Le régime fiscal appliqué aux entreprises labellisées CFC a déjà fait l’objet d’une réforme en 2020. En effet, la loi de finances 2020 a prévu un taux unique de 15% au lieu de trois taux différents sous l’ancien régime. Ce taux est applicable sans distinction de l’activité des entreprises CFC. Ce changement devrait simplifier et améliorer la lisibilité de l’offre fiscale de la place financière. La deuxième réforme en cours concerne la loi CFC et devrait entrainer la suppression des règles pouvant être considérées comme dommageables.


 

Une place financière ouverte sur l’Afrique


Créée en 2010, Casablanca Finance City s’impose aujourd’hui comme la première place financière africaine et la 46e à l’échelle mondiale selon le classement GFCI. Pour de nombreux experts, l’Afrique est le prochain territoire de croissance. Pas moins de 24 pays africains enregistreraient un taux de croissance annuel moyen d’au moins 5% d’ici 2030 et 70% des ménages africains auraient un pouvoir d’achat supérieur à 5000 dollars en 2025, peut-on lire sur le site de Casablanca Finance City. Par ailleurs, les besoins en équipements du continent restent importants et nécessiteront des investissements colossaux sur des dizaines d’années. CFC a pour vocation de rassembler en un seul endroit différentes expertises, de développer un vivier de compétences et d’offrir les meilleures conditions sur le plan fiscal, mais aussi en termes de qualité de vie afin d’encourager les multinationales et les entreprises étrangères à y ériger leurs sièges régionaux.

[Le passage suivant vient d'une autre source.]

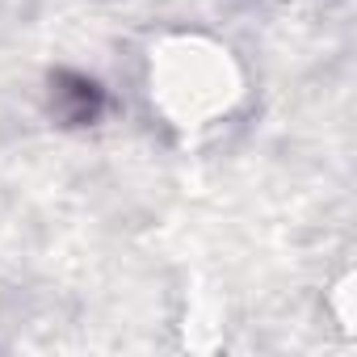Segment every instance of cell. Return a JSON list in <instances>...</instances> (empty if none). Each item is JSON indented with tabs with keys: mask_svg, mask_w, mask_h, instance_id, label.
Instances as JSON below:
<instances>
[{
	"mask_svg": "<svg viewBox=\"0 0 357 357\" xmlns=\"http://www.w3.org/2000/svg\"><path fill=\"white\" fill-rule=\"evenodd\" d=\"M51 105H55V118H63L68 126H93L105 114V89L84 72H55Z\"/></svg>",
	"mask_w": 357,
	"mask_h": 357,
	"instance_id": "6da1fadb",
	"label": "cell"
}]
</instances>
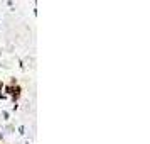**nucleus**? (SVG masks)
I'll use <instances>...</instances> for the list:
<instances>
[{
    "label": "nucleus",
    "mask_w": 150,
    "mask_h": 144,
    "mask_svg": "<svg viewBox=\"0 0 150 144\" xmlns=\"http://www.w3.org/2000/svg\"><path fill=\"white\" fill-rule=\"evenodd\" d=\"M25 144H29V143H25Z\"/></svg>",
    "instance_id": "nucleus-6"
},
{
    "label": "nucleus",
    "mask_w": 150,
    "mask_h": 144,
    "mask_svg": "<svg viewBox=\"0 0 150 144\" xmlns=\"http://www.w3.org/2000/svg\"><path fill=\"white\" fill-rule=\"evenodd\" d=\"M2 90H4V82H0V93H2Z\"/></svg>",
    "instance_id": "nucleus-5"
},
{
    "label": "nucleus",
    "mask_w": 150,
    "mask_h": 144,
    "mask_svg": "<svg viewBox=\"0 0 150 144\" xmlns=\"http://www.w3.org/2000/svg\"><path fill=\"white\" fill-rule=\"evenodd\" d=\"M19 134H21V136L25 134V127H24V125H19Z\"/></svg>",
    "instance_id": "nucleus-3"
},
{
    "label": "nucleus",
    "mask_w": 150,
    "mask_h": 144,
    "mask_svg": "<svg viewBox=\"0 0 150 144\" xmlns=\"http://www.w3.org/2000/svg\"><path fill=\"white\" fill-rule=\"evenodd\" d=\"M0 66H2V64H0Z\"/></svg>",
    "instance_id": "nucleus-7"
},
{
    "label": "nucleus",
    "mask_w": 150,
    "mask_h": 144,
    "mask_svg": "<svg viewBox=\"0 0 150 144\" xmlns=\"http://www.w3.org/2000/svg\"><path fill=\"white\" fill-rule=\"evenodd\" d=\"M8 85H12V87H15V85H19V80H17V78H10V83H8Z\"/></svg>",
    "instance_id": "nucleus-2"
},
{
    "label": "nucleus",
    "mask_w": 150,
    "mask_h": 144,
    "mask_svg": "<svg viewBox=\"0 0 150 144\" xmlns=\"http://www.w3.org/2000/svg\"><path fill=\"white\" fill-rule=\"evenodd\" d=\"M21 95H22V87H21V85H15L14 88H12V95H10L12 102L17 103V102H19V98H21Z\"/></svg>",
    "instance_id": "nucleus-1"
},
{
    "label": "nucleus",
    "mask_w": 150,
    "mask_h": 144,
    "mask_svg": "<svg viewBox=\"0 0 150 144\" xmlns=\"http://www.w3.org/2000/svg\"><path fill=\"white\" fill-rule=\"evenodd\" d=\"M2 115H4V119H5V120H8V112H2Z\"/></svg>",
    "instance_id": "nucleus-4"
}]
</instances>
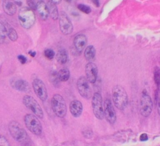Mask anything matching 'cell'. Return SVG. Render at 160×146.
Instances as JSON below:
<instances>
[{
	"instance_id": "28",
	"label": "cell",
	"mask_w": 160,
	"mask_h": 146,
	"mask_svg": "<svg viewBox=\"0 0 160 146\" xmlns=\"http://www.w3.org/2000/svg\"><path fill=\"white\" fill-rule=\"evenodd\" d=\"M0 146H11L8 140L2 135H0Z\"/></svg>"
},
{
	"instance_id": "12",
	"label": "cell",
	"mask_w": 160,
	"mask_h": 146,
	"mask_svg": "<svg viewBox=\"0 0 160 146\" xmlns=\"http://www.w3.org/2000/svg\"><path fill=\"white\" fill-rule=\"evenodd\" d=\"M104 116L106 120L111 124H114L116 120V112L109 99H106L104 102Z\"/></svg>"
},
{
	"instance_id": "7",
	"label": "cell",
	"mask_w": 160,
	"mask_h": 146,
	"mask_svg": "<svg viewBox=\"0 0 160 146\" xmlns=\"http://www.w3.org/2000/svg\"><path fill=\"white\" fill-rule=\"evenodd\" d=\"M153 104L151 97L147 94L146 92L142 93L140 98L139 102V111L141 114L144 117H147L149 116L152 110Z\"/></svg>"
},
{
	"instance_id": "1",
	"label": "cell",
	"mask_w": 160,
	"mask_h": 146,
	"mask_svg": "<svg viewBox=\"0 0 160 146\" xmlns=\"http://www.w3.org/2000/svg\"><path fill=\"white\" fill-rule=\"evenodd\" d=\"M8 130L11 137L23 145L29 144L30 139L25 129L17 121L12 120L9 123Z\"/></svg>"
},
{
	"instance_id": "21",
	"label": "cell",
	"mask_w": 160,
	"mask_h": 146,
	"mask_svg": "<svg viewBox=\"0 0 160 146\" xmlns=\"http://www.w3.org/2000/svg\"><path fill=\"white\" fill-rule=\"evenodd\" d=\"M68 59V53L65 49H61L56 54V60L61 64H64Z\"/></svg>"
},
{
	"instance_id": "17",
	"label": "cell",
	"mask_w": 160,
	"mask_h": 146,
	"mask_svg": "<svg viewBox=\"0 0 160 146\" xmlns=\"http://www.w3.org/2000/svg\"><path fill=\"white\" fill-rule=\"evenodd\" d=\"M12 87L16 90L22 92H28L31 90L29 84L23 79H17L15 81H13Z\"/></svg>"
},
{
	"instance_id": "22",
	"label": "cell",
	"mask_w": 160,
	"mask_h": 146,
	"mask_svg": "<svg viewBox=\"0 0 160 146\" xmlns=\"http://www.w3.org/2000/svg\"><path fill=\"white\" fill-rule=\"evenodd\" d=\"M70 77V72L67 68H62L58 72V77L59 80L62 82H66L68 80Z\"/></svg>"
},
{
	"instance_id": "26",
	"label": "cell",
	"mask_w": 160,
	"mask_h": 146,
	"mask_svg": "<svg viewBox=\"0 0 160 146\" xmlns=\"http://www.w3.org/2000/svg\"><path fill=\"white\" fill-rule=\"evenodd\" d=\"M44 56L48 59H52L55 56L54 51L51 49H46L44 51Z\"/></svg>"
},
{
	"instance_id": "33",
	"label": "cell",
	"mask_w": 160,
	"mask_h": 146,
	"mask_svg": "<svg viewBox=\"0 0 160 146\" xmlns=\"http://www.w3.org/2000/svg\"><path fill=\"white\" fill-rule=\"evenodd\" d=\"M158 114L160 115V97H159V99H158Z\"/></svg>"
},
{
	"instance_id": "24",
	"label": "cell",
	"mask_w": 160,
	"mask_h": 146,
	"mask_svg": "<svg viewBox=\"0 0 160 146\" xmlns=\"http://www.w3.org/2000/svg\"><path fill=\"white\" fill-rule=\"evenodd\" d=\"M7 27L1 22H0V43L3 42L7 36Z\"/></svg>"
},
{
	"instance_id": "23",
	"label": "cell",
	"mask_w": 160,
	"mask_h": 146,
	"mask_svg": "<svg viewBox=\"0 0 160 146\" xmlns=\"http://www.w3.org/2000/svg\"><path fill=\"white\" fill-rule=\"evenodd\" d=\"M7 31H8L7 32L8 37L11 41H16L18 38V36L16 31L13 27H8Z\"/></svg>"
},
{
	"instance_id": "19",
	"label": "cell",
	"mask_w": 160,
	"mask_h": 146,
	"mask_svg": "<svg viewBox=\"0 0 160 146\" xmlns=\"http://www.w3.org/2000/svg\"><path fill=\"white\" fill-rule=\"evenodd\" d=\"M47 6L48 7L49 11V14L51 17V18L54 21H56L58 19H59V13L58 12V9L57 7V5L54 4L52 1H48L47 2Z\"/></svg>"
},
{
	"instance_id": "35",
	"label": "cell",
	"mask_w": 160,
	"mask_h": 146,
	"mask_svg": "<svg viewBox=\"0 0 160 146\" xmlns=\"http://www.w3.org/2000/svg\"><path fill=\"white\" fill-rule=\"evenodd\" d=\"M93 1V2L97 4V6H96L97 7L99 6V1Z\"/></svg>"
},
{
	"instance_id": "8",
	"label": "cell",
	"mask_w": 160,
	"mask_h": 146,
	"mask_svg": "<svg viewBox=\"0 0 160 146\" xmlns=\"http://www.w3.org/2000/svg\"><path fill=\"white\" fill-rule=\"evenodd\" d=\"M92 109L95 117L102 120L104 119V105H102V98L100 93L95 92L92 97Z\"/></svg>"
},
{
	"instance_id": "9",
	"label": "cell",
	"mask_w": 160,
	"mask_h": 146,
	"mask_svg": "<svg viewBox=\"0 0 160 146\" xmlns=\"http://www.w3.org/2000/svg\"><path fill=\"white\" fill-rule=\"evenodd\" d=\"M77 89L79 94L83 98L89 99L92 97L89 82L86 77L82 75L79 77L77 81Z\"/></svg>"
},
{
	"instance_id": "27",
	"label": "cell",
	"mask_w": 160,
	"mask_h": 146,
	"mask_svg": "<svg viewBox=\"0 0 160 146\" xmlns=\"http://www.w3.org/2000/svg\"><path fill=\"white\" fill-rule=\"evenodd\" d=\"M154 80L158 86L160 84V69L158 67H156L154 69Z\"/></svg>"
},
{
	"instance_id": "10",
	"label": "cell",
	"mask_w": 160,
	"mask_h": 146,
	"mask_svg": "<svg viewBox=\"0 0 160 146\" xmlns=\"http://www.w3.org/2000/svg\"><path fill=\"white\" fill-rule=\"evenodd\" d=\"M59 25L61 32L65 35L72 33L73 31V26L72 22L64 11H61L59 16Z\"/></svg>"
},
{
	"instance_id": "5",
	"label": "cell",
	"mask_w": 160,
	"mask_h": 146,
	"mask_svg": "<svg viewBox=\"0 0 160 146\" xmlns=\"http://www.w3.org/2000/svg\"><path fill=\"white\" fill-rule=\"evenodd\" d=\"M24 122L28 129L36 135H40L42 132V127L35 115L32 114H27L24 117Z\"/></svg>"
},
{
	"instance_id": "3",
	"label": "cell",
	"mask_w": 160,
	"mask_h": 146,
	"mask_svg": "<svg viewBox=\"0 0 160 146\" xmlns=\"http://www.w3.org/2000/svg\"><path fill=\"white\" fill-rule=\"evenodd\" d=\"M18 20L20 25L26 29L31 28L36 21V15L29 7H22L18 12Z\"/></svg>"
},
{
	"instance_id": "25",
	"label": "cell",
	"mask_w": 160,
	"mask_h": 146,
	"mask_svg": "<svg viewBox=\"0 0 160 146\" xmlns=\"http://www.w3.org/2000/svg\"><path fill=\"white\" fill-rule=\"evenodd\" d=\"M77 7H78V9L80 11H81V12H82L84 13H86V14H89L91 11V7L89 6H87V5L84 4H78Z\"/></svg>"
},
{
	"instance_id": "11",
	"label": "cell",
	"mask_w": 160,
	"mask_h": 146,
	"mask_svg": "<svg viewBox=\"0 0 160 146\" xmlns=\"http://www.w3.org/2000/svg\"><path fill=\"white\" fill-rule=\"evenodd\" d=\"M32 86L34 93L38 98L42 101H45L48 98V94L44 82L40 79L36 78L32 80Z\"/></svg>"
},
{
	"instance_id": "30",
	"label": "cell",
	"mask_w": 160,
	"mask_h": 146,
	"mask_svg": "<svg viewBox=\"0 0 160 146\" xmlns=\"http://www.w3.org/2000/svg\"><path fill=\"white\" fill-rule=\"evenodd\" d=\"M82 134L84 135V137L86 138H91L92 135V130H84L82 132Z\"/></svg>"
},
{
	"instance_id": "18",
	"label": "cell",
	"mask_w": 160,
	"mask_h": 146,
	"mask_svg": "<svg viewBox=\"0 0 160 146\" xmlns=\"http://www.w3.org/2000/svg\"><path fill=\"white\" fill-rule=\"evenodd\" d=\"M2 6L4 12L9 16H13L17 11L16 5L10 1H3Z\"/></svg>"
},
{
	"instance_id": "20",
	"label": "cell",
	"mask_w": 160,
	"mask_h": 146,
	"mask_svg": "<svg viewBox=\"0 0 160 146\" xmlns=\"http://www.w3.org/2000/svg\"><path fill=\"white\" fill-rule=\"evenodd\" d=\"M84 56L87 61H89V62H92L96 56V49L92 45L88 46L84 50Z\"/></svg>"
},
{
	"instance_id": "13",
	"label": "cell",
	"mask_w": 160,
	"mask_h": 146,
	"mask_svg": "<svg viewBox=\"0 0 160 146\" xmlns=\"http://www.w3.org/2000/svg\"><path fill=\"white\" fill-rule=\"evenodd\" d=\"M85 74L86 78L89 82L94 84L96 81L98 77V67L96 65L92 62L87 63L85 66Z\"/></svg>"
},
{
	"instance_id": "34",
	"label": "cell",
	"mask_w": 160,
	"mask_h": 146,
	"mask_svg": "<svg viewBox=\"0 0 160 146\" xmlns=\"http://www.w3.org/2000/svg\"><path fill=\"white\" fill-rule=\"evenodd\" d=\"M29 54L31 56V57H34L36 54V52L35 51H30L29 52Z\"/></svg>"
},
{
	"instance_id": "31",
	"label": "cell",
	"mask_w": 160,
	"mask_h": 146,
	"mask_svg": "<svg viewBox=\"0 0 160 146\" xmlns=\"http://www.w3.org/2000/svg\"><path fill=\"white\" fill-rule=\"evenodd\" d=\"M28 4L29 5V7L31 8V9H32L33 11L34 9H36V3H35L34 2V1H28Z\"/></svg>"
},
{
	"instance_id": "2",
	"label": "cell",
	"mask_w": 160,
	"mask_h": 146,
	"mask_svg": "<svg viewBox=\"0 0 160 146\" xmlns=\"http://www.w3.org/2000/svg\"><path fill=\"white\" fill-rule=\"evenodd\" d=\"M112 99L116 107L121 110H124L128 103V97L126 90L119 85L114 86L112 89Z\"/></svg>"
},
{
	"instance_id": "16",
	"label": "cell",
	"mask_w": 160,
	"mask_h": 146,
	"mask_svg": "<svg viewBox=\"0 0 160 146\" xmlns=\"http://www.w3.org/2000/svg\"><path fill=\"white\" fill-rule=\"evenodd\" d=\"M36 10L37 11L39 17L43 20L46 21L49 17V11L47 4L43 1H38L36 2Z\"/></svg>"
},
{
	"instance_id": "15",
	"label": "cell",
	"mask_w": 160,
	"mask_h": 146,
	"mask_svg": "<svg viewBox=\"0 0 160 146\" xmlns=\"http://www.w3.org/2000/svg\"><path fill=\"white\" fill-rule=\"evenodd\" d=\"M87 44V37L83 34H79L76 35L73 39V44L76 50L81 52L84 49Z\"/></svg>"
},
{
	"instance_id": "6",
	"label": "cell",
	"mask_w": 160,
	"mask_h": 146,
	"mask_svg": "<svg viewBox=\"0 0 160 146\" xmlns=\"http://www.w3.org/2000/svg\"><path fill=\"white\" fill-rule=\"evenodd\" d=\"M22 102L28 109L32 112L34 115L39 119H42L44 116L42 109L34 97L29 95H26L22 98Z\"/></svg>"
},
{
	"instance_id": "14",
	"label": "cell",
	"mask_w": 160,
	"mask_h": 146,
	"mask_svg": "<svg viewBox=\"0 0 160 146\" xmlns=\"http://www.w3.org/2000/svg\"><path fill=\"white\" fill-rule=\"evenodd\" d=\"M69 111L74 117H79L82 113L83 106L78 100H73L69 104Z\"/></svg>"
},
{
	"instance_id": "29",
	"label": "cell",
	"mask_w": 160,
	"mask_h": 146,
	"mask_svg": "<svg viewBox=\"0 0 160 146\" xmlns=\"http://www.w3.org/2000/svg\"><path fill=\"white\" fill-rule=\"evenodd\" d=\"M18 60L19 61V62L21 63V64H25L26 62H27V58H26V56H23V55H19L18 56Z\"/></svg>"
},
{
	"instance_id": "32",
	"label": "cell",
	"mask_w": 160,
	"mask_h": 146,
	"mask_svg": "<svg viewBox=\"0 0 160 146\" xmlns=\"http://www.w3.org/2000/svg\"><path fill=\"white\" fill-rule=\"evenodd\" d=\"M139 140L141 142H144V141H146L148 140V136L146 134L144 133V134H142L140 137H139Z\"/></svg>"
},
{
	"instance_id": "4",
	"label": "cell",
	"mask_w": 160,
	"mask_h": 146,
	"mask_svg": "<svg viewBox=\"0 0 160 146\" xmlns=\"http://www.w3.org/2000/svg\"><path fill=\"white\" fill-rule=\"evenodd\" d=\"M51 105L53 112L57 117L63 118L66 116L67 112L66 104L64 99L61 95L55 94L51 98Z\"/></svg>"
}]
</instances>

Depuis sa création, environ 200 entreprises (Services financiers spécialisés, gestion d’actifs, conseil et avocats, Banques et Assurances, Industrie, Énergie...) ont été labellisées CFC, couvrant une cinquantaine de pays africains. Le statut CFC est un label donnant droit à un package attractif d’avantages. Ces avantages incluent des facilitations Doing Business, un accès à une communauté de membres actifs et la possibilité de bénéficier d’informations pertinentes sur l’Afrique.